If I can save just one woman – just ONE – then it will have been worth it.

For more information:
US statistics – rates are higher for African American women. 🙁
cervical cancer screening
pap tests
Cervical cancer charity – Jo’s trust

And although I think the ribbon campaigns are overdone, the colors for cervical cancer awareness are teal and white. There’s a bunch of products here. Although if you have to pick between buying a product or paying for a test to see the doctor, see the doctor please. 🙂

7 replies on “One year later, one test for you”

  1. Wow, what an ordeal, and how amazing that you beat it. I have to say you are an inspiration, not only your ability to talk about your experiences so freely, but the encouragement, advice, and and push to get the word out.

    Congratulations to you and yours on this special day! And, just so you know, after reading here, I am making a point of it tomorrow morning to ask Antonella (special lady friend) when she had her last pap test. So thanks.

  2. I’m so glad you can celebrate this day! And I’m up-to-date, I promise. I’m on the every-other-year plan because of five years in a row of normal paps, but I still go in annually for a physical and breast exam.

  3. i’m glad you’re all good now. i can’t believe it has been a year already!

    here in australia we have a national register thing and they send you reminder letters when you need to get them. your results are also stored there so they send you a letter to go and get another test if your results were unclear or something too. (i had that last time because of an ‘inadequate sample’). our doctor’s office also actually rings you up and reminds you too and asks when you want to have your appointment. we have a similar set up for mammograms to i think, though i am not of the age to have them yet.

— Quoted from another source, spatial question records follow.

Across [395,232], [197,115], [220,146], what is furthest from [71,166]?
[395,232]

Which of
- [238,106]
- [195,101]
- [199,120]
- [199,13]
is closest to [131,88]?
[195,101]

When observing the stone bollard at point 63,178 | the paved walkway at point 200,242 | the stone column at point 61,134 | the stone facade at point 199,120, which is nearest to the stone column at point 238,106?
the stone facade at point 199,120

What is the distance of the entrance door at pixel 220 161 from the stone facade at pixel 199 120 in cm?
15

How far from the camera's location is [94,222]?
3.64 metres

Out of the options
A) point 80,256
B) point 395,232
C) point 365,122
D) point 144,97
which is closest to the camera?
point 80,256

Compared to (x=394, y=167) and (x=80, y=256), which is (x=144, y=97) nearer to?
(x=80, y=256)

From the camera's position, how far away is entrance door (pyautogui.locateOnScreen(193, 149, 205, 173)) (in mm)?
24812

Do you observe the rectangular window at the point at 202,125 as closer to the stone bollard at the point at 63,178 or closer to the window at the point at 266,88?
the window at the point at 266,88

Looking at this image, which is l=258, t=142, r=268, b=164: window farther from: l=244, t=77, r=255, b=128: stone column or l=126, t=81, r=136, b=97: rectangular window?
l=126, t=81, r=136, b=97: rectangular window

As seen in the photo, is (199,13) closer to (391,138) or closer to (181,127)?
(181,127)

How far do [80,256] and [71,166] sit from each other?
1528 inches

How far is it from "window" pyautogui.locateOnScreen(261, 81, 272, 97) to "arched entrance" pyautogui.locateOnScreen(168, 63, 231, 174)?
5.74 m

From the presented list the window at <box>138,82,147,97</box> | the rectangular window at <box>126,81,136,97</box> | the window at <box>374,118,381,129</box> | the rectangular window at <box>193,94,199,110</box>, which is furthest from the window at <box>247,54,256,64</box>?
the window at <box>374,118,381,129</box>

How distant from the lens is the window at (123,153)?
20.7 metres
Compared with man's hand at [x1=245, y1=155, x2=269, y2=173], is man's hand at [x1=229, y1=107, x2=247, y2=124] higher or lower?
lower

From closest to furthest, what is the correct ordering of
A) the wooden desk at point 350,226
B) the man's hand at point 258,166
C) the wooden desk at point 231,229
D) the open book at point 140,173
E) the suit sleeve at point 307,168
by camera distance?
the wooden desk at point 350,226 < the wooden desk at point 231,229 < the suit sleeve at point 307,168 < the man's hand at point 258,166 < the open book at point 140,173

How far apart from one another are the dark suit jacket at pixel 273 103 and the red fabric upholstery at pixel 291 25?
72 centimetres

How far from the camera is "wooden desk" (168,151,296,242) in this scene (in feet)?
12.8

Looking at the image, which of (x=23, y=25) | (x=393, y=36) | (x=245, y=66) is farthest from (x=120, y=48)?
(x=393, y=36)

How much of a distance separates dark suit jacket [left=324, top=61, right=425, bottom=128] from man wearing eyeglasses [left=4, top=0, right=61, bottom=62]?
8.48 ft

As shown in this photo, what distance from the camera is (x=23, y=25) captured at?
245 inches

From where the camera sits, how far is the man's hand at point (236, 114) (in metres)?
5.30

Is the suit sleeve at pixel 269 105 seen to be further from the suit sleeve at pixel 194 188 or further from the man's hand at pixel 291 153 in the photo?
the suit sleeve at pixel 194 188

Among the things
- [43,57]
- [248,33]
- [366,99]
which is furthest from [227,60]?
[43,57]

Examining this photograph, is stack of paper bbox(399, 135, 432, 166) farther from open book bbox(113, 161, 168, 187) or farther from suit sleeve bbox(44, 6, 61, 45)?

  4. I never really identified myself as a “survivor” since I was never diagnosed with cancer. However, for some reason, after your post, I kinda do feel like a survivor! If left untreated, my situation could have had a very different ending.

    I think it all started in early 2000ish, my family dr. called me after a pap test to state that I needed to go for a biopsy due to an abnormal pap result. I was now going for colposcopies every 6 months. (once a year didn’t look so bad at this point)

    I was diagnosed with Dysplasia.

    My coposcopy results would come back low grade/inconclusive. After a year and a half of this, my (amazing) Dr. at the time suggested that I have a procedure called a LEEP due to these repetitive inconclusive results.

    On April 9th, 2002 I had my LEEP. I remember my results coming back and Dr. Dempsey saying my Dysplasia was actually high-grade and that we had done the right thing by having the procedure.

    I have now gone back to having a pap test once a year and have been without a call back since my procedure.

    So I will totally echo your sentiments. Get checked! I was lucky in how early it was caught. Don’t let it get any further than it needs to!

  5. Thanks for a wonderful post and an important reminder! I know that as someone who religiously gets her annual pelvic, I’m more the exception than the rule. It should be the other way around, and it should take a tragedy to convince someone! Congrats on being cured!!